# Training Time per Day?



## AmberSunrise (Apr 1, 2009)

I generally train each dog anywhere between 2 and 5 minutes ... sometime twice a day.

I compete in obedience, rally and agility but consider manners and safety issues most important.

For boundaries, until my dogs know some alternate behaviors, they are not given the freedom to make bad choices - but they learn alternate behaviors really quickly -- start with sit and its yer choice games (plenty of info on the internet for Its Yer Choice). Then within a day or two you can start building by having him sit and show impulse control before you set his bowl down, before he exits the door etc


----------



## Rilelen (Jan 11, 2015)

I don't practice any behavior for more than 10 treats at a time. On a bad day, we do those 10 treats and that's it. We'll come back later in the day and try again. On a good day, we'll do 10 treats on one thing, then 10 on another, then 10 on something else, etc. etc., but never for more than about five minutes. I try to do at least two of those sessions a day. 

One thing I've noticed - Abby's rarely ready to work on training if she's been cooped up for hours. She needs time to work her energy out, and then she's ready to settle down and work with me. After a walk is a good time for us; she has lots and lots of energy, and going for a walk helps take the edge off enough for her to focus. 

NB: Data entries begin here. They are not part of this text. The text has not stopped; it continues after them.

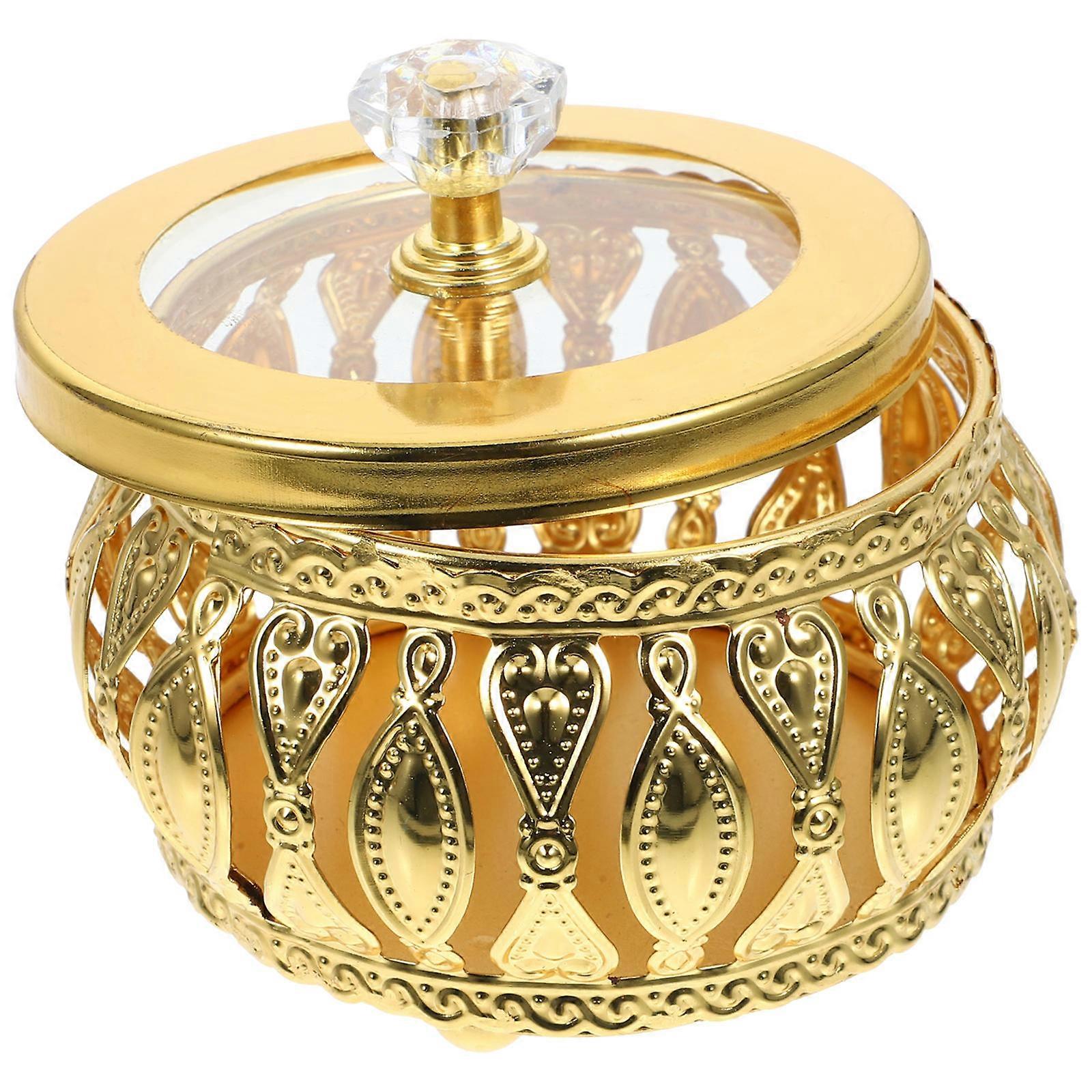 Middle East Candy Wrapping Box 1 Set Eid Candy Container Reusable Lidded Sweets Box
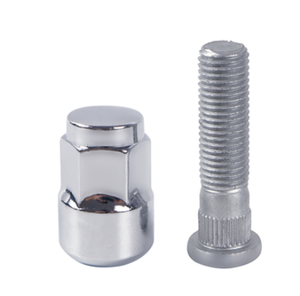 عجلة مغناطيسية مترية من الفولاذ المقاوم للصدأ, مقاس M12 x 1.5 M12 x 1.25 ، سداسي العجلات ، من الفولاذ المقاوم للصدأ ، مصقول ، مقاس M12 x M12 x - Product Image 2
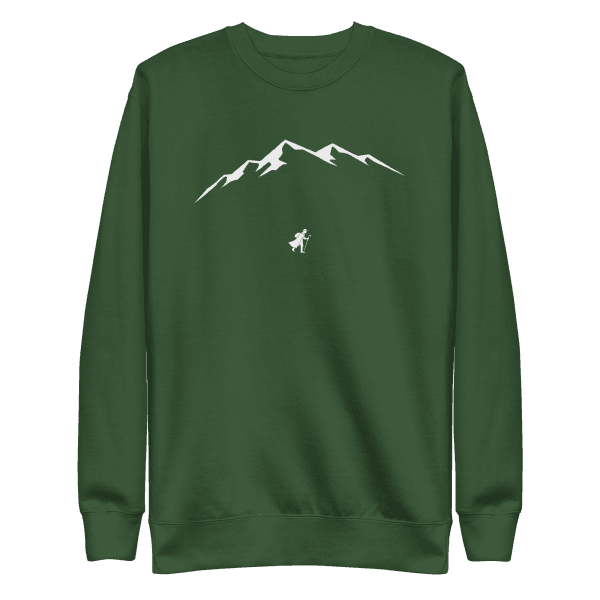 Nearly There? | Unisex Sweatshirt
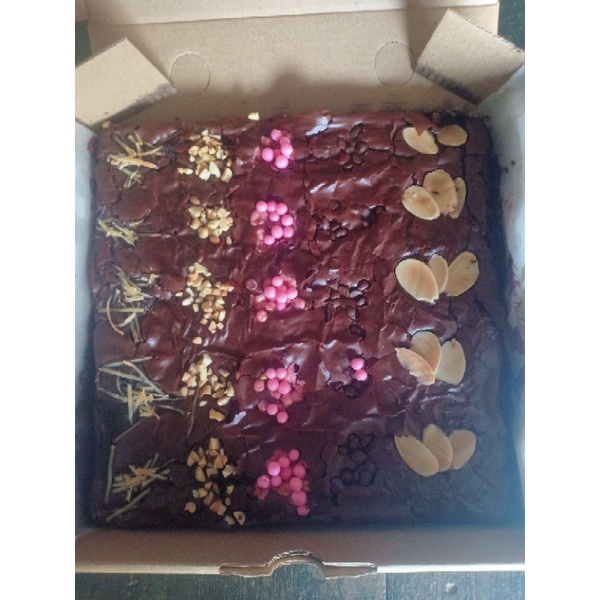 

Fudgy brownies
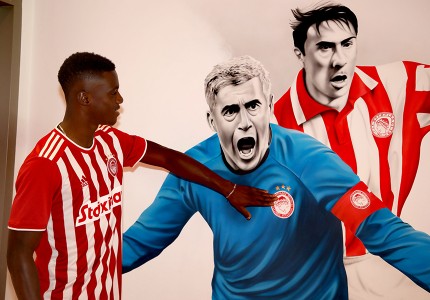 Το καλωσόρισμα στον Αλγκασίμ Μπα (photos, video)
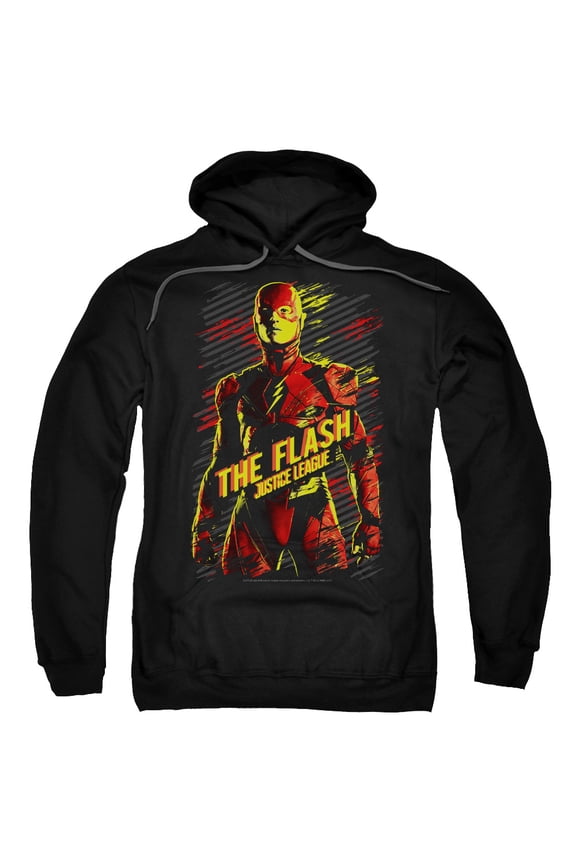 Justice League Movie - The Flash - Pull-Over Hoodie - Small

For boundaries - I try to teach alternative behaviors. Until I've explained a concept and I'm sure the dog understands it (like "leave it"), I try to manage the bad behavior and prevent her from having the opportunity to make bad choices. (Can't greet our guests appropriately? We're going to go on leash or behind a baby gate, unless I have time for an active training session on four-paws-on-the-ground polite greetings). And definitely reward and jackpot when she makes a good decision! Ignored the cat vomit I didn't notice in time? Yay, party time for you!!!!


----------



## TexasTom (Aug 6, 2016)

For us training is daily. My trainer is fantastic and realized Emily will repeat things three times max, then is bored. So no drilling, just only do a max of three times and move on.

If she doesn't get it first time, reset by walking around then try again. We are doing a blue card for "touch". She understands and when I present the card, and she touches it.... lots of praise and treats OH BOY GOOD DOGGY! Catch is if I attempt to do it more than three times in a row, she looks at me with "What is the point of this? I get it." So just once or twice a day is all that is needed. Later we'll use this to alert me (Service Dog work). 

It was funny to see the food delivery guy. Emily will join me at the door, sit and wait, while I open the door and sign for the Pizza. Delivery guy is always amazed at the "such a well behaved dog" Little does he know she is probably thinking "Hmm, can I get that pizza?"


----------



## TheZ's (Jun 13, 2011)

The 2 to 5 minutes at a time is what I've heard suggested by some very good trainers. Of course you can work multiple times a day.

I also agree with not letting the dog rehearse bad behaviors, if he's begging at the table maybe have him crated in another room until he has learned a good settle or down stay.

For a dog with lots of energy I think having them well exercised before training class can make a big difference in how well it goes.

For the lunging at the kibble in your hand there are a couple suggestions. Keep the treat in your pocket or otherwise out of sight, ask for a behavior and then the treat appears as a reward. The other thing that is good for training is to have the kibble in the palm of your hand. Hold your hand out. If the dog tries to grab it you close your fist and he doesn't get it. Repeat until he stops trying to grab it. When he shows an indication of restraint give him a treat, using your other hand to offer it. This is something you can work on everyday to help train impulse control. As the dog improves you can start looking for eye contact before he gets the treat. It's very rewarding to see impulsive dogs make progress with this.


----------



## smp (Apr 27, 2016)

I agree with everything above. For our new puppy (who is only 8 weeks), I've found that she does best when she's hungry and will work for kibble, so we do leave-it or sit/stay/free with "rapid fire" puppy kibble as the treat. I may end up doing 25% of her meal as "treats" in under 5 minutes, then when I see her attention starting to wane, we'll take a break, then I come back (once she's distracted by something else) and give her the remainder of her food in a bowl.


----------



## Rkaymay (May 12, 2014)

Link couldn't focus on training if he was starving. So as a young pup, I'd feed him half his dinner, then train with the rest. Otherwise he just focused on his food bowl instead of me.


----------